Stored entries
########################################

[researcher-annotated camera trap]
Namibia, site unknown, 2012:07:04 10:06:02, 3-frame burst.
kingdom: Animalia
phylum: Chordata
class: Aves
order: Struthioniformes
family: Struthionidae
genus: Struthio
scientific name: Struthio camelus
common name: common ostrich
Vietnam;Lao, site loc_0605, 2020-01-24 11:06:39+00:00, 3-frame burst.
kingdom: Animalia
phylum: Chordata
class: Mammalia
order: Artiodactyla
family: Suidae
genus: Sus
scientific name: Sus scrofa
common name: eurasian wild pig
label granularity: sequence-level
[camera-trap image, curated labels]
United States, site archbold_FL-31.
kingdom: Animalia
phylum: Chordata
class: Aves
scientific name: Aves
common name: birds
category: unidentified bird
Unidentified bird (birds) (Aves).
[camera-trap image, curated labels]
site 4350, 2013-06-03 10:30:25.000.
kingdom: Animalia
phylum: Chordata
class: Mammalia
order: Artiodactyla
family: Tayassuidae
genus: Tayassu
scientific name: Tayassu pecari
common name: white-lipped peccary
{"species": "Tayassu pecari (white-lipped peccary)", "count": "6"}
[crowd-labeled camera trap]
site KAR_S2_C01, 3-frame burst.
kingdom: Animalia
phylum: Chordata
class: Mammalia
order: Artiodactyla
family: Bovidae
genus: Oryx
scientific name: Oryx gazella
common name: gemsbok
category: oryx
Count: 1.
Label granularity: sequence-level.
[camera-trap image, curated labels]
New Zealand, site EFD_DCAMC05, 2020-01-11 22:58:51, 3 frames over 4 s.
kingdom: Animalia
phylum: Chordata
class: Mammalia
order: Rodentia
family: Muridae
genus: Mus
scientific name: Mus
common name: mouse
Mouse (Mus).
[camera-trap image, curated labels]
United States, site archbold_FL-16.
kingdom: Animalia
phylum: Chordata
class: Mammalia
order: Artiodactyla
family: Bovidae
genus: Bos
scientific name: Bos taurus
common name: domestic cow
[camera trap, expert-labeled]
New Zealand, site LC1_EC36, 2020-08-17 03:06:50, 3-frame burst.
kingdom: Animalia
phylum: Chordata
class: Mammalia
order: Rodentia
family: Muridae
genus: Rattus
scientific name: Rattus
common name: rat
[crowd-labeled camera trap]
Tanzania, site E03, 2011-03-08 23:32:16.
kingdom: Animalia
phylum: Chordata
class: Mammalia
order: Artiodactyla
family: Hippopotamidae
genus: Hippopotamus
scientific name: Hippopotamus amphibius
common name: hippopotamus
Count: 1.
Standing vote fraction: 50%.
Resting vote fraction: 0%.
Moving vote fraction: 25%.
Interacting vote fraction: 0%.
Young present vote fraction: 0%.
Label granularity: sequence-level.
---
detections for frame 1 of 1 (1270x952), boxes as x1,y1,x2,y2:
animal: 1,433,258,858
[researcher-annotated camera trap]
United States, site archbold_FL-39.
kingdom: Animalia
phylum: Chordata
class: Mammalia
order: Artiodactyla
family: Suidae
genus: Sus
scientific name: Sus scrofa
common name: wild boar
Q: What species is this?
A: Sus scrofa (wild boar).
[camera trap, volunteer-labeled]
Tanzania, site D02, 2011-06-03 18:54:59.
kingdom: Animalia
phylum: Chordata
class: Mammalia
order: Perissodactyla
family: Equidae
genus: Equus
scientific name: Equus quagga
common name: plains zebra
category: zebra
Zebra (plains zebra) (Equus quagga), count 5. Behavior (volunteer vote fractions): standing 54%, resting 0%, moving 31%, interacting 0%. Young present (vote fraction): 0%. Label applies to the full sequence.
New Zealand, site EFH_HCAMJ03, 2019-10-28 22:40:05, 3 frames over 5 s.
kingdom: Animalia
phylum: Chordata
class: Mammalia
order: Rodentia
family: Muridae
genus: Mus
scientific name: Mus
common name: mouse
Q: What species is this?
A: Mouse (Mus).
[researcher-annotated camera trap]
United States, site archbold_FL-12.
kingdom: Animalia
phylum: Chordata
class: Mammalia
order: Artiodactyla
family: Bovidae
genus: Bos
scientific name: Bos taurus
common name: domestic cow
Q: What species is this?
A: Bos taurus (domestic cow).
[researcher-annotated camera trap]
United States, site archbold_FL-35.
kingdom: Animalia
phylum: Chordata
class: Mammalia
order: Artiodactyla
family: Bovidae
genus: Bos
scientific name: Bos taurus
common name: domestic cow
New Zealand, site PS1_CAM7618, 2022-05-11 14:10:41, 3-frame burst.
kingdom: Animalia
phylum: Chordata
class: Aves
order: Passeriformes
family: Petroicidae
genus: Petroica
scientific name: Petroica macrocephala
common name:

########################################

# PROBLEM TO SOLVE:
All the lines above should come back exactly as written.

# FINISHED TASK:
[researcher-annotated camera trap]
Namibia, site unknown, 2012:07:04 10:06:02, 3-frame burst.
kingdom: Animalia
phylum: Chordata
class: Aves
order: Struthioniformes
family: Struthionidae
genus: Struthio
scientific name: Struthio camelus
common name: common ostrich
Vietnam;Lao, site loc_0605, 2020-01-24 11:06:39+00:00, 3-frame burst.
kingdom: Animalia
phylum: Chordata
class: Mammalia
order: Artiodactyla
family: Suidae
genus: Sus
scientific name: Sus scrofa
common name: eurasian wild pig
label granularity: sequence-level
[camera-trap image, curated labels]
United States, site archbold_FL-31.
kingdom: Animalia
phylum: Chordata
class: Aves
scientific name: Aves
common name: birds
category: unidentified bird
Unidentified bird (birds) (Aves).
[camera-trap image, curated labels]
site 4350, 2013-06-03 10:30:25.000.
kingdom: Animalia
phylum: Chordata
class: Mammalia
order: Artiodactyla
family: Tayassuidae
genus: Tayassu
scientific name: Tayassu pecari
common name: white-lipped peccary
{"species": "Tayassu pecari (white-lipped peccary)", "count": "6"}
[crowd-labeled camera trap]
site KAR_S2_C01, 3-frame burst.
kingdom: Animalia
phylum: Chordata
class: Mammalia
order: Artiodactyla
family: Bovidae
genus: Oryx
scientific name: Oryx gazella
common name: gemsbok
category: oryx
Count: 1.
Label granularity: sequence-level.
[camera-trap image, curated labels]
New Zealand, site EFD_DCAMC05, 2020-01-11 22:58:51, 3 frames over 4 s.
kingdom: Animalia
phylum: Chordata
class: Mammalia
order: Rodentia
family: Muridae
genus: Mus
scientific name: Mus
common name: mouse
Mouse (Mus).
[camera-trap image, curated labels]
United States, site archbold_FL-16.
kingdom: Animalia
phylum: Chordata
class: Mammalia
order: Artiodactyla
family: Bovidae
genus: Bos
scientific name: Bos taurus
common name: domestic cow
[camera trap, expert-labeled]
New Zealand, site LC1_EC36, 2020-08-17 03:06:50, 3-frame burst.
kingdom: Animalia
phylum: Chordata
class: Mammalia
order: Rodentia
family: Muridae
genus: Rattus
scientific name: Rattus
common name: rat
[crowd-labeled camera trap]
Tanzania, site E03, 2011-03-08 23:32:16.
kingdom: Animalia
phylum: Chordata
class: Mammalia
order: Artiodactyla
family: Hippopotamidae
genus: Hippopotamus
scientific name: Hippopotamus amphibius
common name: hippopotamus
Count: 1.
Standing vote fraction: 50%.
Resting vote fraction: 0%.
Moving vote fraction: 25%.
Interacting vote fraction: 0%.
Young present vote fraction: 0%.
Label granularity: sequence-level.
---
detections for frame 1 of 1 (1270x952), boxes as x1,y1,x2,y2:
animal: 1,433,258,858
[researcher-annotated camera trap]
United States, site archbold_FL-39.
kingdom: Animalia
phylum: Chordata
class: Mammalia
order: Artiodactyla
family: Suidae
genus: Sus
scientific name: Sus scrofa
common name: wild boar
Q: What species is this?
A: Sus scrofa (wild boar).
[camera trap, volunteer-labeled]
Tanzania, site D02, 2011-06-03 18:54:59.
kingdom: Animalia
phylum: Chordata
class: Mammalia
order: Perissodactyla
family: Equidae
genus: Equus
scientific name: Equus quagga
common name: plains zebra
category: zebra
Zebra (plains zebra) (Equus quagga), count 5. Behavior (volunteer vote fractions): standing 54%, resting 0%, moving 31%, interacting 0%. Young present (vote fraction): 0%. Label applies to the full sequence.
New Zealand, site EFH_HCAMJ03, 2019-10-28 22:40:05, 3 frames over 5 s.
kingdom: Animalia
phylum: Chordata
class: Mammalia
order: Rodentia
family: Muridae
genus: Mus
scientific name: Mus
common name: mouse
Q: What species is this?
A: Mouse (Mus).
[researcher-annotated camera trap]
United States, site archbold_FL-12.
kingdom: Animalia
phylum: Chordata
class: Mammalia
order: Artiodactyla
family: Bovidae
genus: Bos
scientific name: Bos taurus
common name: domestic cow
Q: What species is this?
A: Bos taurus (domestic cow).
[researcher-annotated camera trap]
United States, site archbold_FL-35.
kingdom: Animalia
phylum: Chordata
class: Mammalia
order: Artiodactyla
family: Bovidae
genus: Bos
scientific name: Bos taurus
common name: domestic cow
New Zealand, site PS1_CAM7618, 2022-05-11 14:10:41, 3-frame burst.
kingdom: Animalia
phylum: Chordata
class: Aves
order: Passeriformes
family: Petroicidae
genus: Petroica
scientific name: Petroica macrocephala
common name:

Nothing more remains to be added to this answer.